** start Extracted data **
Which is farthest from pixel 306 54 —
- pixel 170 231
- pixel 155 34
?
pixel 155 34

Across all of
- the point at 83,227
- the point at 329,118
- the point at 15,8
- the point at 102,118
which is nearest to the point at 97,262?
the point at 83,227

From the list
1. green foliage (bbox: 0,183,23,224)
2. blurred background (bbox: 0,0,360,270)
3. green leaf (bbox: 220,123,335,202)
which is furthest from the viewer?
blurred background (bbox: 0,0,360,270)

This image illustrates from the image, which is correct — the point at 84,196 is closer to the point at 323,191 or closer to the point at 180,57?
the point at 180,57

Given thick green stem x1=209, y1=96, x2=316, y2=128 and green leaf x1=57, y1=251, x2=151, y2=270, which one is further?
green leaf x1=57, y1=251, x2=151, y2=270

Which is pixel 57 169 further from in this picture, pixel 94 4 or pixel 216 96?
** end Extracted data **
> [Task instructions] Type the whole listing again, unaltered.

> [Written response]
Which is farthest from pixel 306 54 —
- pixel 170 231
- pixel 155 34
?
pixel 155 34

Across all of
- the point at 83,227
- the point at 329,118
- the point at 15,8
- the point at 102,118
which is nearest to the point at 97,262?
the point at 83,227

From the list
1. green foliage (bbox: 0,183,23,224)
2. blurred background (bbox: 0,0,360,270)
3. green leaf (bbox: 220,123,335,202)
which is furthest from the viewer?
blurred background (bbox: 0,0,360,270)

This image illustrates from the image, which is correct — the point at 84,196 is closer to the point at 323,191 or closer to the point at 180,57?
the point at 180,57

Given thick green stem x1=209, y1=96, x2=316, y2=128 and green leaf x1=57, y1=251, x2=151, y2=270, which one is further?
green leaf x1=57, y1=251, x2=151, y2=270

Which is pixel 57 169 further from in this picture, pixel 94 4 or pixel 216 96?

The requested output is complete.